The Senate Campaign Disclosure Parity Act, S. 482, may have a new lease on life. We learned that Majority Leader Reid has “hotlined” the bill. That’s a procedure used to pass noncontroversial bills quickly–basically by agreement of all senators. Once a bill is hotlined, every senator has a chance to object to the bill moving forward. If no one objects, the bill is on its way to becoming law.
The Campaign Disclosure Parity Act is a perfect candidate for legislation that should move by agreement. No senator has publicly opposed the legislation that would require simply that candidates for the Senate file their campaign finance reports electronically, the way House candidates, presidential candidates and political parties have filed their reports for nearly a decade.
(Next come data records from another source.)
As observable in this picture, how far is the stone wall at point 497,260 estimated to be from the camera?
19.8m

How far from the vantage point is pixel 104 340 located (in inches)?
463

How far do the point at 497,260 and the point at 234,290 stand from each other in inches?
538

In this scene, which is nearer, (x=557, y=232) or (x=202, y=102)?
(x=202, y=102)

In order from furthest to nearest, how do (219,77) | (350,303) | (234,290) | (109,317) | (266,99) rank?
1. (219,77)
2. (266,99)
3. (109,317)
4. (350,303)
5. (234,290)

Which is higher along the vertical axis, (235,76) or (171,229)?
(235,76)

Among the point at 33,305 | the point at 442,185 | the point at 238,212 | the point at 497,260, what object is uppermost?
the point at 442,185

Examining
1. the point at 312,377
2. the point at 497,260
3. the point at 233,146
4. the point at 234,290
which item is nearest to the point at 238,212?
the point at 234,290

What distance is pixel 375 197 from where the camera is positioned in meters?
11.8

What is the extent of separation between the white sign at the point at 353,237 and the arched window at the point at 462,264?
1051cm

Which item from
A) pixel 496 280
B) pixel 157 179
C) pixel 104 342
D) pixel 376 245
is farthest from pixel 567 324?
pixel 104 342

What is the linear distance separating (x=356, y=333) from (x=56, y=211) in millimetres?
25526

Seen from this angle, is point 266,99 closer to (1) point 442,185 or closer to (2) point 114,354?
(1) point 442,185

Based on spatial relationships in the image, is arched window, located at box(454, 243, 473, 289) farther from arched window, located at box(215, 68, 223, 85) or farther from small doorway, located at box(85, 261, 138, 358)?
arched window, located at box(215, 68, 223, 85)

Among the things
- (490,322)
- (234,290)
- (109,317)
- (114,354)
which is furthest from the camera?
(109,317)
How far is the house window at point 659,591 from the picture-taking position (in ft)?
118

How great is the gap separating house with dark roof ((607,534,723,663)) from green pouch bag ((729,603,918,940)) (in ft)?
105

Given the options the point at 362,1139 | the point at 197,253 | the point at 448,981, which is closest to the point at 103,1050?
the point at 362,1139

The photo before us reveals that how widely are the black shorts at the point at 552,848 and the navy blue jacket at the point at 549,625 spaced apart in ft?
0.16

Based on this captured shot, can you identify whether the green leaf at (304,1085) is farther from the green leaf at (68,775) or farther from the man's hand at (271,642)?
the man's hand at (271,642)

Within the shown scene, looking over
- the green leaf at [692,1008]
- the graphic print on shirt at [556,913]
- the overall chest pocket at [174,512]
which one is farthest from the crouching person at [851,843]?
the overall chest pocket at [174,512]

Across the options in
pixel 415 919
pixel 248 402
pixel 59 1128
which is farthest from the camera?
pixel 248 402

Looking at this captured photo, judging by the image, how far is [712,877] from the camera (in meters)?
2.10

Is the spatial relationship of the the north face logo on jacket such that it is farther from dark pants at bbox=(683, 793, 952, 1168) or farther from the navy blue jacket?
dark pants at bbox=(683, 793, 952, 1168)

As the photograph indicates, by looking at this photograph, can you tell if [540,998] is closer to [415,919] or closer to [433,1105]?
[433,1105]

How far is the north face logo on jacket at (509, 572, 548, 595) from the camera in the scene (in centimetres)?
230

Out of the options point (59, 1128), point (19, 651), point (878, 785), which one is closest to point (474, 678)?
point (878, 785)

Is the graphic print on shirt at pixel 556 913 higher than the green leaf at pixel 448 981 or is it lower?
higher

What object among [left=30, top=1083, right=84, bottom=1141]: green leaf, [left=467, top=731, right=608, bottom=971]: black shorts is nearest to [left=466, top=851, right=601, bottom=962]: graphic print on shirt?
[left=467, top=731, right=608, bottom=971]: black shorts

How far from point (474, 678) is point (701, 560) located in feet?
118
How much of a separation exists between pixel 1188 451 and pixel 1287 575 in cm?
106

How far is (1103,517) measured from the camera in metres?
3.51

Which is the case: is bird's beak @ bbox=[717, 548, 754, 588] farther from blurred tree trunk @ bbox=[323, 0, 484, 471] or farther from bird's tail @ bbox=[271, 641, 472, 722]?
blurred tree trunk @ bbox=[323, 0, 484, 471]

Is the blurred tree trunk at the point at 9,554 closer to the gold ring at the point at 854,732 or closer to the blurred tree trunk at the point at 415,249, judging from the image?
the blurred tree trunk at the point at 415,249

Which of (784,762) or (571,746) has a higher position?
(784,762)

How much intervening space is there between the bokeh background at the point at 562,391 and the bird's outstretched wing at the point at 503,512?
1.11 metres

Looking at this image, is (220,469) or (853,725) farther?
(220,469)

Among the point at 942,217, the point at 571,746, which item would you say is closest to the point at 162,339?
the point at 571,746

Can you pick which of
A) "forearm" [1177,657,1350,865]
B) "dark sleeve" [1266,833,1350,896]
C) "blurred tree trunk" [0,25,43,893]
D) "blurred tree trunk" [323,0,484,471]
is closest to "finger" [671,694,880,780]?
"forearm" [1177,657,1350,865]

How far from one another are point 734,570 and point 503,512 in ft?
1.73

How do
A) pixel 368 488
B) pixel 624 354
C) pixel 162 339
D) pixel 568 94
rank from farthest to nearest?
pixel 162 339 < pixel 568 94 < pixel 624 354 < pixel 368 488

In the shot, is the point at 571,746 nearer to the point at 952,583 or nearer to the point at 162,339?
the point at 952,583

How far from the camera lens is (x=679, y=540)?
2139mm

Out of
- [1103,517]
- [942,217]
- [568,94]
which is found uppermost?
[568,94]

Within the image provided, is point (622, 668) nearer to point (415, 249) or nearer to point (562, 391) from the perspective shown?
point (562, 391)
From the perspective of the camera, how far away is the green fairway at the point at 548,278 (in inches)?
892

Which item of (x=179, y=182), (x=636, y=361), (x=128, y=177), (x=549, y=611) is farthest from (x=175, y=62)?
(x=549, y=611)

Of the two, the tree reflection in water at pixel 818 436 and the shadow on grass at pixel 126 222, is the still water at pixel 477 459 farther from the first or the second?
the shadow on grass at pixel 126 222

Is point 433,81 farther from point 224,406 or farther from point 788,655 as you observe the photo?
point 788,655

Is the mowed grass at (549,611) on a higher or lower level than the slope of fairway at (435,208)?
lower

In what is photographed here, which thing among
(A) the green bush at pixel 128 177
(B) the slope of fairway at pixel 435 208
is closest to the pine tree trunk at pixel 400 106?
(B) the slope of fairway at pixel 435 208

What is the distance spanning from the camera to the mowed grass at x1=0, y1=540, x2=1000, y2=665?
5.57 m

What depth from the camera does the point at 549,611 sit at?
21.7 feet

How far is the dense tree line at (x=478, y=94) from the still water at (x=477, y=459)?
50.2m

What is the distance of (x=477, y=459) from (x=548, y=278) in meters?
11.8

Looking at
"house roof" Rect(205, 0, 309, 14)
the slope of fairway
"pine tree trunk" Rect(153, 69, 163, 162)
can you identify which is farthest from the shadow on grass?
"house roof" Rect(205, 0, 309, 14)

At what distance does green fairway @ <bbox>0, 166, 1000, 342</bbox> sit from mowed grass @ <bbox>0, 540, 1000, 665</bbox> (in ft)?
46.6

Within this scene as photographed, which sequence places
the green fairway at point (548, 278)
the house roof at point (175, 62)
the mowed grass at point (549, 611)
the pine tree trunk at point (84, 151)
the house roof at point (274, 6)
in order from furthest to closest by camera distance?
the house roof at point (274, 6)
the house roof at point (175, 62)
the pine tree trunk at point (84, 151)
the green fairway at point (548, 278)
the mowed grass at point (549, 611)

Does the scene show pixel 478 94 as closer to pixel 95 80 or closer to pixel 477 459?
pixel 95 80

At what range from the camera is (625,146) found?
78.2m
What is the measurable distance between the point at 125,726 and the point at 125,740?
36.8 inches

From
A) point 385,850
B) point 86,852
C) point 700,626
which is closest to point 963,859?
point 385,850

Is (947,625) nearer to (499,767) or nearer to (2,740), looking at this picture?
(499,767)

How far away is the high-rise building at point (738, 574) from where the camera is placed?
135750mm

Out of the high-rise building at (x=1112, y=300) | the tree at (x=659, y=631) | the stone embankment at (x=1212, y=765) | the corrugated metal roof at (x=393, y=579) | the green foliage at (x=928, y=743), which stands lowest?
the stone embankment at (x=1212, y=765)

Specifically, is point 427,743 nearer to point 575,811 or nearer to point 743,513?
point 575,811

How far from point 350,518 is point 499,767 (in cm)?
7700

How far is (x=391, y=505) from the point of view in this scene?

Unfortunately, we’ve been down this road with this legislation before. In its previous incarnation in the 110th Congress, the bill’s progress was blocked by Senator John Ensign. He held up the bill because he wanted to try to add an unrelated and controversial amendment to it. Now we hear that Senator Pat Roberts may be taking over the obstructionist role from Ensign, possibly blocking the bill so that he can try to add a provision to it that would require nonprofit organizations to disclose their donors anytime they file an ethics complaint. We think the amendment is antithetical to disclosure and has no place in S. 482.
We hope Senator Roberts decides against impeding the progress of S. 482. Sunlight and many other groups have supported this bill for a long time and its passage is long overdue.